The sauce is simmered gently to marry flavors and can include a small piece of Mexican or semi-sweet chocolate to balance bitterness with slight richness. This method yields a deep, complex sauce essential for enchiladas with traditional Mexican flavor.
Managing bitterness by avoiding scorched peppers and adding a touch of brown sugar if needed helps refine the taste. The sauce pairs strongly with tortillas and fillings, providing a rich and earthy complement.
Ingredients
- 3 ounces ancho pepper dried
- 3 ounces dried guajillo peppers
- 2-3 dried arbol peppers or more, optional for heat
- 1 white onion medium, peeled and cut in half
- 2 tomato ripe, halved
- 4 garlic cloves, peeled
- 4 cups water vegan: use vegetable broth, boiling, or chicken broth for even more flavor
- 1 teaspoon salt sea salt
- 1 teaspoon oregano dried, Mexican
- 1 teaspoon cumin ground
- chocolate small piece, Mexican or semi-sweet, optional
Instructions
- Start with that all important step: Roasting! Heat a heavy non-stick skillet (I like to use cast iron) over medium-high heat. Don't add any oil. Lay the dried peppers on the skillet and toast them for a minute or two on each, just until they become very fragrant. It's better to under-toast than to over-toast them as they will become very bitter if scorched. Remove and set aside. Next place the onion, garlic and tomatoes on the skillet and toast until lightly browned.

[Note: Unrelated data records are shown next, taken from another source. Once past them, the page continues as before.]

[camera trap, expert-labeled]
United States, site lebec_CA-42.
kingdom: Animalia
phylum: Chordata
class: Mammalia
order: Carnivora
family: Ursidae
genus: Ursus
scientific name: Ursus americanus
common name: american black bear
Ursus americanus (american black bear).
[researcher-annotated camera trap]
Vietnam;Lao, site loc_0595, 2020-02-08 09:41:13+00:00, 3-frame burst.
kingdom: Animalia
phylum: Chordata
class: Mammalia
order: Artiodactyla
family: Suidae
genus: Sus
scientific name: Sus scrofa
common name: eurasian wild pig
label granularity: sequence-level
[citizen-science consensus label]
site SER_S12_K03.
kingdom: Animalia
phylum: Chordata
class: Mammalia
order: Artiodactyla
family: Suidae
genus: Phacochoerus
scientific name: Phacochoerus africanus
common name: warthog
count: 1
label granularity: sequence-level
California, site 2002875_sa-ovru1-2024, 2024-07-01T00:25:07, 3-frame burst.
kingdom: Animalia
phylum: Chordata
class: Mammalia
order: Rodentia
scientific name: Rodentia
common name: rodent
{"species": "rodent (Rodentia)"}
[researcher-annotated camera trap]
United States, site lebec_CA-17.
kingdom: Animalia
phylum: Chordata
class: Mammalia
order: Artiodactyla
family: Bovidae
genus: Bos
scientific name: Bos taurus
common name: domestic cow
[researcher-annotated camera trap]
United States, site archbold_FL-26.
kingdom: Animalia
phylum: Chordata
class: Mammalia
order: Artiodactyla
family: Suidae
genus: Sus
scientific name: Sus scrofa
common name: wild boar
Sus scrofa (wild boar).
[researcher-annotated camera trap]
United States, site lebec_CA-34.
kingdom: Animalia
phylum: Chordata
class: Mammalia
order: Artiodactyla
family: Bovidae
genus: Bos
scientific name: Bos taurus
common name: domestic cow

- Remove the stems from the peppers (using gloves if you're using hot peppers), slice the peppers open and remove and discard all of the seeds and the membranes (contrary to popular belief, it's the membranes not the seeds that are hot, the seeds are bitter). Place the peppers in a bowl.Pour the boiling water over the peppers, cover the bowl and let them sit for 20-30 minutes until soft.
- Place the peppers and their liquid along with the onion, tomato, garlic and all remaining ingredients (except for the chocolate if using) in a blender and blend until completely smooth.Note: At this point determine for yourself whether your sauce needs to be strained. I use a Vitamix blender which does an excellent job of blending the sauce to a very smooth puree, so I don't bother straining it.
- Time to cook the sauce: Heat a tablespoon or so of oil to a pot then add red sauce. Simmer it uncovered for about 30 minutes. Add a little more water if you prefer it thinner. The sauce should be the thickness of heavy cream.Optional: For an added flavor touch, add a small piece of semi-sweet chocolate at the end and stir until melted.If the sauce is very bitter, add a touch of brown sugar. SEE NOTE.
- Store in the fridge for up to 2 weeks or freeze it for several months. I like to freeze about a cup of it per freezer bag so I can conveniently grab a bag as needed.Makes approx. 5-6 cups.
Notes
- Toast peppers carefully to avoid bitterness from scorched skins.
- Remove seeds and membranes from peppers to manage heat and flavor balance.
- Adding a small amount of brown sugar can counteract any residual bitterness in the sauce.
- Use vegetable broth as a vegan alternative or chicken broth for deeper flavor.
Nutrition Information
Show DetailsNutrition Facts
Serving: 20servings
Amount Per Serving
Calories 33 kcal
% Daily Value*
| Serving | 0.25cups | |
| Calories | 33kcal | 2% |
| Carbohydrates | 7g | 2% |
| Protein | 1g | 2% |
| Sodium | 125mg | 5% |
| Potassium | 200mg | 4% |
| Fiber | 2g | 8% |
| Sugar | 4g | 8% |
| Vitamin A | 2355IU | 47% |
* Percent Daily Values are based on a 2,000 calorie diet.